O documento a ser apresentado pelo relator seria defendido por Ana Amélia Lemos (PP), Lasier Martins (PSD) e Paulo Paim (PT). Se houver modificação no texto enviado pela Câmara, o projeto volta para análise dos deputados. Como a semana é de feriadão, outra possibilidade é que não tenha quórum para análise de um assunto tão polêmico.
Onde atuam os principais aplicativos de transporte no RS
Cabify: Porto Alegre.
99Pop: Porto Alegre, Canoas, Alvorada, Viamão, Gravataí, Guaíba, Cachoeirinha, Eldorado do Sul, Novo Hamburgo, São Leopoldo.

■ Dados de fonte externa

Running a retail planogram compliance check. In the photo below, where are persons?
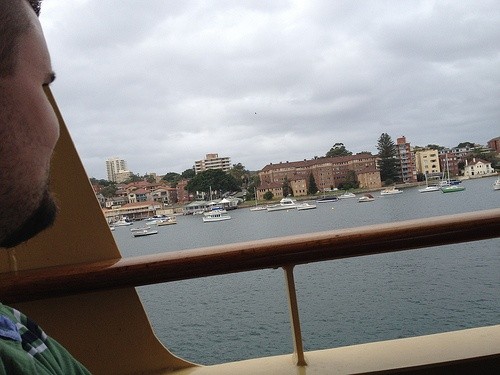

Uber: a empresa diz que atua em mais de 130 cidades do Estado.
Vennux: Porto Alegre.
O projeto de lei (PLC 28/2017) a ser votado hoje estabelece:
— Que os aplicativos de transporte são um serviço de natureza pública e precisam de autorização municipal para funcionar;
— Que caberá às prefeituras regulamentar ou não os aplicativos;
— Que caberá às prefeituras fiscalizar os aplicativos de transporte;
— Que as prefeituras, ao regulamentar os aplicativos, devem adotar diretrizes mínimas para funcionamento do serviço, como cobrança de tributos municipais, exigência de seguros APP e DPVAT, inscrição dos motoristas no INSS, estabelecer idade máxima e características mínimas para os veículos, exigir que o motorista só circule com autorização municipal, inscrição do veículo na categoria "aluguel", o que exige o uso da placa vermelha.
Como funciona o serviço em Porto Alegre
A relação entre o poder público e os aplicativos na Capital é pontuada por momentos de polêmica. Veja os principais, desde a apreensão de veículos pela EPTC até a regulamentação da lei municipal
Novembro de 2015
— Uber, o primeiro dos aplicativos de transporte individual de passageiros a chegar a Porto Alegre, começa a operação. A EPTC reage, apreendendo veículos sob a alegação de que o serviço é clandestino.
— A Câmara Municipal aprova a proibição dos aplicativos.
Outubro de 2016
— O assunto volta ao Legislativo. Desta vez, para legalizar as plataformas. O texto estabelece, entre outros itens, pagamento de uma taxa mensal por veículo, contratação de seguros, compartilhamento de dados com a prefeitura e limitação a apenas um condutor por carro cadastrado.
Dezembro de 2016
— O então prefeito José Fortunati sanciona a lei e faz alguns vetos, como à emenda dos vereadores do PSOL que previa pelo menos 20% de mulheres motoristas no serviço.
Março de 2017
— O decreto de regulamentação é publicado já na gestão de Nelson Marchezan, prevendo necessidade de credenciamento pela EPTC, carros com identificação visual, entre outras exigências.
Julho de 2017
— Quatro meses depois da publicação do decreto, a prefeitura encaminha à Câmara Municipal um projeto de lei que reitera exigências previstas no decreto e, entre algumas alterações, determina uma cobrança ao motorista de uma taxa por viagem, em vez de um valor fixo por mês, e acaba com o pagamento em dinheiro.
As exigências da legislação municipal
— Regulamentação da lei aprovada pelos vereadores ocorreu em março
— Empresas que forem prestar o serviço deverão protocolar na Empresa Pública de Transporte e Circulação (EPTC) um requerimento para outorga de autorização
— Carros usados pelos motoristas deverão ter dois tipos de identificação visual: adesivo externo aprovado pela EPTC e adesivo interno referente ao selo de aprovação na vistoria, que também passa a ser obrigatória
— Entrega da relação de veículos que efetivamente prestaram o transporte na Capital no mês anterior.